Salió Sigüenza por la orilla de los muelles.
Era una mañana inmensa de oro. Lejos, encima del mar, el cielo estaba
blanco, como encandecido de tanta lumbre, y las paradas aguas, que de
tiempo en tiempo hacían una blanda palpitación, ofrecían el sol
infinitamente roto. Si pasaba una lancha, silenciosa y frágil, los
remos, al emerger, desgranaban una espuma de luz.
Gritaban las gaviotas delirantes de alegría y de azul. Y en las
viejas barcas de carga, los gorriones picaban el trigo y el maíz
desbordado de los costales, y luego saltaban por la proa, dejando en la
marina una impresión aldeana muy rara y graciosa.
Bajo las palmeras paseaban los enfermos, los ociosos, los que llegan
de las tierras altas, hoscas y frías, buscando la delicia del templado
suelo alicantino.
Olía el puerto a gentes de trabajo, a dinero y maderas, a vapores, a
Mediterráneo, y traspasaba todas las emanaciones una fuerte y encendida,
como un olor de sol, de semillas, de vida jugosa y apretada.

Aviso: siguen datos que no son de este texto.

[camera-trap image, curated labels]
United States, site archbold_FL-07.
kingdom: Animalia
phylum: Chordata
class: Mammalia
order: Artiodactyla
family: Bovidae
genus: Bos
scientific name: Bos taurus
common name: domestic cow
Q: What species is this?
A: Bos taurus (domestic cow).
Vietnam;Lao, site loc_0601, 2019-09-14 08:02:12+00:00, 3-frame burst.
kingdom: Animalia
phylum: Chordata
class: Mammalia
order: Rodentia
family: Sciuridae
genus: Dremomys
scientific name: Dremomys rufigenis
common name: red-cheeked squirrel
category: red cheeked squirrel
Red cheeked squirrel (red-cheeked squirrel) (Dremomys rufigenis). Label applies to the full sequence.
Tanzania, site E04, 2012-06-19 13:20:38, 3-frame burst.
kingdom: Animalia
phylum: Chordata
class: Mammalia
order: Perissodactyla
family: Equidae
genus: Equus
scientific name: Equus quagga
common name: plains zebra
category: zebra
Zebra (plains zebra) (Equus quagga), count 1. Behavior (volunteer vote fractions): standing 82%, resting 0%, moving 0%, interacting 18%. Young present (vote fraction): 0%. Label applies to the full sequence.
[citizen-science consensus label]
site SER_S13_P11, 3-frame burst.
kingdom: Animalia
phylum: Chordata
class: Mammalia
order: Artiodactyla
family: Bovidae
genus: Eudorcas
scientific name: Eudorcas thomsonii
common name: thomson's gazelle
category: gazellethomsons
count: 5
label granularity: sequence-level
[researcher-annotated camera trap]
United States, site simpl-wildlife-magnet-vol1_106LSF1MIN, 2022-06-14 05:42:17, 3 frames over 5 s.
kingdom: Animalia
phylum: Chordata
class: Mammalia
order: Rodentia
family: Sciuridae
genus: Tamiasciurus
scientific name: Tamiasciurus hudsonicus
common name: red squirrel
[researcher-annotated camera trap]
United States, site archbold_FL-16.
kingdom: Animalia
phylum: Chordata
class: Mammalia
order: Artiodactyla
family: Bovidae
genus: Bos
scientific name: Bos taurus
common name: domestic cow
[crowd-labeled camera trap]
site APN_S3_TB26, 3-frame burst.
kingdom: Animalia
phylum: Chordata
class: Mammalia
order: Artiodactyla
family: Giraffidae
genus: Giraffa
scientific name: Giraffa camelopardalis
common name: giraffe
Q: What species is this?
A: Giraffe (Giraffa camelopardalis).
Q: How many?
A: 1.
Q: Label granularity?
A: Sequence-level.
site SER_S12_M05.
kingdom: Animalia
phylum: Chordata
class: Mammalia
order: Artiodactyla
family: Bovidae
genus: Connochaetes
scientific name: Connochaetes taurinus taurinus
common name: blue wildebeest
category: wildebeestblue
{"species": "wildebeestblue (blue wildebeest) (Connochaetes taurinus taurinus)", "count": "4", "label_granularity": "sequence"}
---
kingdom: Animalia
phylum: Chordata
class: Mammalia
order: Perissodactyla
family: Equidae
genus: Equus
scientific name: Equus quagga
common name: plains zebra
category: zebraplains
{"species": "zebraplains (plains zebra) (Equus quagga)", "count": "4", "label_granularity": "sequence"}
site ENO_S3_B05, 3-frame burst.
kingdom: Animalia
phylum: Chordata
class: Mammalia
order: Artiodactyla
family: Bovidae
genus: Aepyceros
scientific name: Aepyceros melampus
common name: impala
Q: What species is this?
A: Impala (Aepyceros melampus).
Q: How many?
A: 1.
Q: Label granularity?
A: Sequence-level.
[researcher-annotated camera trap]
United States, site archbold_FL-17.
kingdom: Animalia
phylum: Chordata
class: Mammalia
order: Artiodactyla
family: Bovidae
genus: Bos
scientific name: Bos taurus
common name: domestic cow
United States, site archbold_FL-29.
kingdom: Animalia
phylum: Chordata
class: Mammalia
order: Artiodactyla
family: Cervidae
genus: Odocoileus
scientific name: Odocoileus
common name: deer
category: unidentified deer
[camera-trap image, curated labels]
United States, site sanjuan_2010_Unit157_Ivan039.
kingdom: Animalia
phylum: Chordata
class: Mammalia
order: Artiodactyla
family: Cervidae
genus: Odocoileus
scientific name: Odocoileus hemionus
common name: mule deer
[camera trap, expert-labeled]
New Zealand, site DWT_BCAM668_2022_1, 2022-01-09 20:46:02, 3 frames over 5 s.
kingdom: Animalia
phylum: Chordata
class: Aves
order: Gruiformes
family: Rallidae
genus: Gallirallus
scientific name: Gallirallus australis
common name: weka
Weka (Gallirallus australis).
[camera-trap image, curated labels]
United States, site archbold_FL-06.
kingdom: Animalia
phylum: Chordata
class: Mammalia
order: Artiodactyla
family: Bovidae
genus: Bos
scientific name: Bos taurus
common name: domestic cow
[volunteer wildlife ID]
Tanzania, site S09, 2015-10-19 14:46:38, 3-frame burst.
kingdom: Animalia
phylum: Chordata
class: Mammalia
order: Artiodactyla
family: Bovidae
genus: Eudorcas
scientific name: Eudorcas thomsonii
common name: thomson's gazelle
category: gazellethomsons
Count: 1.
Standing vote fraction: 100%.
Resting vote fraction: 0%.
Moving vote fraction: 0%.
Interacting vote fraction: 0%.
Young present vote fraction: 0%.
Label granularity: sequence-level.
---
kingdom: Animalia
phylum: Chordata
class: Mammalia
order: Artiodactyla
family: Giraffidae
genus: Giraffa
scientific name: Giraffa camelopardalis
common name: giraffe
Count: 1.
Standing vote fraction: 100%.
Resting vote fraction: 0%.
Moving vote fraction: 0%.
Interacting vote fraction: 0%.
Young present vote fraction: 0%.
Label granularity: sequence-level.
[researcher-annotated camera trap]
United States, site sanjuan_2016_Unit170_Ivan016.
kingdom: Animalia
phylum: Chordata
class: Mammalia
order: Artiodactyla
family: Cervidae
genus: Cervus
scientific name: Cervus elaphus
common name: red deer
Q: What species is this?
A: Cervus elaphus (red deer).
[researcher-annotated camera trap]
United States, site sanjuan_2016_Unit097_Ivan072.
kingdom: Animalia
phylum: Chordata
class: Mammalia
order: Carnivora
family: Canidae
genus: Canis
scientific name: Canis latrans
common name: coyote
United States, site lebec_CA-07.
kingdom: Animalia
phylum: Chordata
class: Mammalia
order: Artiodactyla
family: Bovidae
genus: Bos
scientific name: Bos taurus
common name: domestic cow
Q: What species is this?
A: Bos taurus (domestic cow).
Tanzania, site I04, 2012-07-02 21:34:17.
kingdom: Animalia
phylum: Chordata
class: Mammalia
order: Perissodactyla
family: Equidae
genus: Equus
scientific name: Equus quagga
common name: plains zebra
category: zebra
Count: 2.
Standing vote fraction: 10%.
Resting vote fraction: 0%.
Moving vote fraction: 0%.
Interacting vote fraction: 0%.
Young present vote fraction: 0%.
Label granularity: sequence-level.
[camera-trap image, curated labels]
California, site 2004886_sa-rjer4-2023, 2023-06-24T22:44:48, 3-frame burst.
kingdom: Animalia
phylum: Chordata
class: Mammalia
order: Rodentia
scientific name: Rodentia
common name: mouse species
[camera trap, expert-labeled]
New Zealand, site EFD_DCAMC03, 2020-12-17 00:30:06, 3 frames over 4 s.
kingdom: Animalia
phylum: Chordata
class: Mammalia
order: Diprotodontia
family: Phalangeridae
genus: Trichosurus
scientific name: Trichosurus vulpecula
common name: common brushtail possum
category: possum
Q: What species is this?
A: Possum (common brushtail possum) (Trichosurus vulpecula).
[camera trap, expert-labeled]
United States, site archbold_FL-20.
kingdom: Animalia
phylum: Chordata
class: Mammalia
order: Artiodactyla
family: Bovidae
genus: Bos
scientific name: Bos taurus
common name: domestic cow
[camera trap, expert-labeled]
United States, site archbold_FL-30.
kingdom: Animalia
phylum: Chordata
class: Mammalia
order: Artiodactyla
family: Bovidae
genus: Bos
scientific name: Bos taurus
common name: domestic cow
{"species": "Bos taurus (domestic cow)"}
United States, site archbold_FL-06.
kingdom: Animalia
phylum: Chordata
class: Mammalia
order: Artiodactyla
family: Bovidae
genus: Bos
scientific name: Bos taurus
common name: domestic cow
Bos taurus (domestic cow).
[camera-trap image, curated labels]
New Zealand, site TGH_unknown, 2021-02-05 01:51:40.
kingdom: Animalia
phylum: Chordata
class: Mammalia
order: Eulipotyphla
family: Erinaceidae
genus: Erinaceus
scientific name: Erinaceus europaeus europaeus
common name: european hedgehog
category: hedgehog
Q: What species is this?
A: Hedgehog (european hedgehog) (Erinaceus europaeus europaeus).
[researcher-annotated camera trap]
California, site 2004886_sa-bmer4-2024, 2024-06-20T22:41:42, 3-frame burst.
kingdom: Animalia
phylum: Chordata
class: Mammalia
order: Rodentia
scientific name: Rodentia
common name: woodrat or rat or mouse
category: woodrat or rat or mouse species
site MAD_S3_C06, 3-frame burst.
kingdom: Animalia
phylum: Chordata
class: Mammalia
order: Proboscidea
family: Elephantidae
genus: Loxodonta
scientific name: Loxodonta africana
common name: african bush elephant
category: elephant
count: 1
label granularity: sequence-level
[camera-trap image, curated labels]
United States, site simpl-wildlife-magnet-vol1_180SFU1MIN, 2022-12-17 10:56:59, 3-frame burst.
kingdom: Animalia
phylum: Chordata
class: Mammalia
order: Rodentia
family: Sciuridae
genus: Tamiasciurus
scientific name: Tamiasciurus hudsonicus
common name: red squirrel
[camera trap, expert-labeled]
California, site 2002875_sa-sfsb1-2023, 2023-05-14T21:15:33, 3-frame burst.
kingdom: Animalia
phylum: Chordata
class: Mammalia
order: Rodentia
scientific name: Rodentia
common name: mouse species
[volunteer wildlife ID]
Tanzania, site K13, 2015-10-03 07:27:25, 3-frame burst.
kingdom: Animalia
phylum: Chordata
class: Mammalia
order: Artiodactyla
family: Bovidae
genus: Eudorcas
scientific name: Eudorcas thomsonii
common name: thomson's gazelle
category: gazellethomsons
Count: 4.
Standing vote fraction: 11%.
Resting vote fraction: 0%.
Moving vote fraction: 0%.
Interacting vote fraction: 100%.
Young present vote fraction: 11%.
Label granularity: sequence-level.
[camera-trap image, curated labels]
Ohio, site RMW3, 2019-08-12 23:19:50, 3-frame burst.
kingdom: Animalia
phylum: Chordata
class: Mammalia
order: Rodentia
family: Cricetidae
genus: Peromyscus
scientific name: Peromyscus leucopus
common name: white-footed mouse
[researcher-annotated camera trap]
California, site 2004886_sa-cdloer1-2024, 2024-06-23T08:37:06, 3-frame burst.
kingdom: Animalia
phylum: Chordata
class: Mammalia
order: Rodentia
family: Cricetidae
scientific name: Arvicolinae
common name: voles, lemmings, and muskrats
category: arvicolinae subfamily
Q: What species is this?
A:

De todos los barcos escogió Sigüenza para mirar un vapor negro,
ancho, gordo, reluciente en su misma negrura; el hierro de sus costados
tenía arrugas, tacto, substancia de piel etiópica. Respiraba un hondo
hervor de máquinas. Sus grúas eran palpos gigantescos que se torcían
sobre la tierra; bajaban sus cadenas oxidadas, y con dos uñas terribles
se llevaban cuévanos de hortalizas a las entrañas de las bodegas.
Constantemente venían carros de cestos de fruta, y el muelle era una granja en llenura venturosa.
Entre las gentes que faenaban destacaba un hombre rollizo, cebado, de
color quebrada de enfermo del hígado; en sus manos, cuajadas de
sortijas, aleteaba un papel donde iba anotando la carga que se engullía
el vientre del vapor. Gritaba enfurecido, y miraba a todos, a Sigüenza
también, con orgullo y desconfianza.